In brief, a positive relationship between winning industrial design awards and the corporate performance of the prize-winner is hypothesized, but, as Figure 1 shows, we suggest this relationship is moderated by, first, the type of products involved, and second, by the reputation of the award. The reputation of an award, in turn, is hypothesized to be a result of a) the fit between the selection system dominating the relevant industry and the selection system expressed by the award and b) other institutional factors having an effect on the reputation of the award, such as the age and the monetary value of the award.
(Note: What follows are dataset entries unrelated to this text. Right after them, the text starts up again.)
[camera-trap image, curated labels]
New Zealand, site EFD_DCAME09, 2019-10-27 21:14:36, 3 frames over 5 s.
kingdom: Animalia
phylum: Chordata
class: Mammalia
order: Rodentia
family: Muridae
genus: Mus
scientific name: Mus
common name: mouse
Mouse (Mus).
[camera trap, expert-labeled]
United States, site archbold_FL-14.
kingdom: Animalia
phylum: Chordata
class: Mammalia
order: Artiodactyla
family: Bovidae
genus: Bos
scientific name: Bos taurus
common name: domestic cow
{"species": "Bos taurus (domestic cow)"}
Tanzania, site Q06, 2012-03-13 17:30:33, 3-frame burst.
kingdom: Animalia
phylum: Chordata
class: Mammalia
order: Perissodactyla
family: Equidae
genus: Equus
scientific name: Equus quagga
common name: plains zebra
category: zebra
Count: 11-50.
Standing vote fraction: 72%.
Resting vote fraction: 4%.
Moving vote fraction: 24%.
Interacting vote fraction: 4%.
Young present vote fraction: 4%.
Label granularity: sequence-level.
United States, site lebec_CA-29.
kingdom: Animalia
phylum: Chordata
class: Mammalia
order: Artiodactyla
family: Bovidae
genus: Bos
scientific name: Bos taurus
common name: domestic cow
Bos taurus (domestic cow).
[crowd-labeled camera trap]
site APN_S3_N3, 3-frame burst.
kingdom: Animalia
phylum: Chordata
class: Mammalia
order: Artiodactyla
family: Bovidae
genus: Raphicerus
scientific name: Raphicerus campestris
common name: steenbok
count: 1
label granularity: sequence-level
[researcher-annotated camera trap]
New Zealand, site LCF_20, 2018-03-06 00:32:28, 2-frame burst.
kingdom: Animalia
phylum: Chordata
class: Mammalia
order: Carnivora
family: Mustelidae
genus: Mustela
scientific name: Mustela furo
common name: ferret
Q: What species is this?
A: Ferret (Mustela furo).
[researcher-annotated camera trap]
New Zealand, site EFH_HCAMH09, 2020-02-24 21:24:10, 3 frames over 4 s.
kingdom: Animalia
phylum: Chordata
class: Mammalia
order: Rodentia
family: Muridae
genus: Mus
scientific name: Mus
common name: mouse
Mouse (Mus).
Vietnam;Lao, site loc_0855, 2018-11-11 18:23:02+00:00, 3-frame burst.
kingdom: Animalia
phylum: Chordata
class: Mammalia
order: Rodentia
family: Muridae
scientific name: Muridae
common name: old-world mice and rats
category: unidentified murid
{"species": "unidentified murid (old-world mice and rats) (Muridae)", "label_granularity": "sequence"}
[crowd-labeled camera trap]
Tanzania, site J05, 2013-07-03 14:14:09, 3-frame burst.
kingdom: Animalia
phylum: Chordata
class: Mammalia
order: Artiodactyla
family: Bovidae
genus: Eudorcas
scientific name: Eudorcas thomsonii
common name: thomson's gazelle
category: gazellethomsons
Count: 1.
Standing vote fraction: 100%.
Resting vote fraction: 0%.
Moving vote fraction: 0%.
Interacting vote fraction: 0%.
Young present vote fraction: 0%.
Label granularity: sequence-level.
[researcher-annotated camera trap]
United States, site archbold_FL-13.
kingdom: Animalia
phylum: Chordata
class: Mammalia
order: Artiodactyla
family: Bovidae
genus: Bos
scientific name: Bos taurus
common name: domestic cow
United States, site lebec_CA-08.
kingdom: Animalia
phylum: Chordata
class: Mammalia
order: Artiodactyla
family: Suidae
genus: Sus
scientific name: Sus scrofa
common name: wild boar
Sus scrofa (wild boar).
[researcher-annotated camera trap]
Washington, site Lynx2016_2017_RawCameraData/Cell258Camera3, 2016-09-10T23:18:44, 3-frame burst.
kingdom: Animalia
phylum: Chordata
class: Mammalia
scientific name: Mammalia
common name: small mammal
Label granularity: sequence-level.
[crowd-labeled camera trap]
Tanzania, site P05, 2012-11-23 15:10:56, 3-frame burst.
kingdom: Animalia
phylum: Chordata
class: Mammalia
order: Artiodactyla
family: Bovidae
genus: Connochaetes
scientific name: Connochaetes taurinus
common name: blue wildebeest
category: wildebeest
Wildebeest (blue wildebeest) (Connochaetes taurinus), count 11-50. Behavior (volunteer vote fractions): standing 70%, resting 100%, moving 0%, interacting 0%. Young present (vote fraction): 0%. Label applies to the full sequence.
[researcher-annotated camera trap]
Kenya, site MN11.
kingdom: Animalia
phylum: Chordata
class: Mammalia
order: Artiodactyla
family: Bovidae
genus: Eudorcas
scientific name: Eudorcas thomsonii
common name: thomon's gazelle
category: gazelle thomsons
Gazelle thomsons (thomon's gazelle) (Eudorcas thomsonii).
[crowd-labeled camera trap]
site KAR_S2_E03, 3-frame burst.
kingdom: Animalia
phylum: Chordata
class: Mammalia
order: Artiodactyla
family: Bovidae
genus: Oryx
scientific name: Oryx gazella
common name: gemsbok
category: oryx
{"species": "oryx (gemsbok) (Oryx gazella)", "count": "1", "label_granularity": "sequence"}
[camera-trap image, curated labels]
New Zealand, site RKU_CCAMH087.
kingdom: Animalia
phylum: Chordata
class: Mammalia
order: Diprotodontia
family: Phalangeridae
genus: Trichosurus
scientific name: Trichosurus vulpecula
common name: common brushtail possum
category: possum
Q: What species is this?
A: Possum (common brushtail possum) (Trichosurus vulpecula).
In the next sections, we will explore the different variables included in the model and the proposed relationships. In section two, we briefly discuss the concept of "selection system" to describe competitive dynamics. In section three, we will attempt to shed more light on the essential characteristics of awards. In sections four to six we will analyze the economic functions of awards and discuss variables that can affect the economic impact of awards. Based on our review of the relevant literature, we formulate some propositions and provide suggestions for future empirical work, in the concluding section.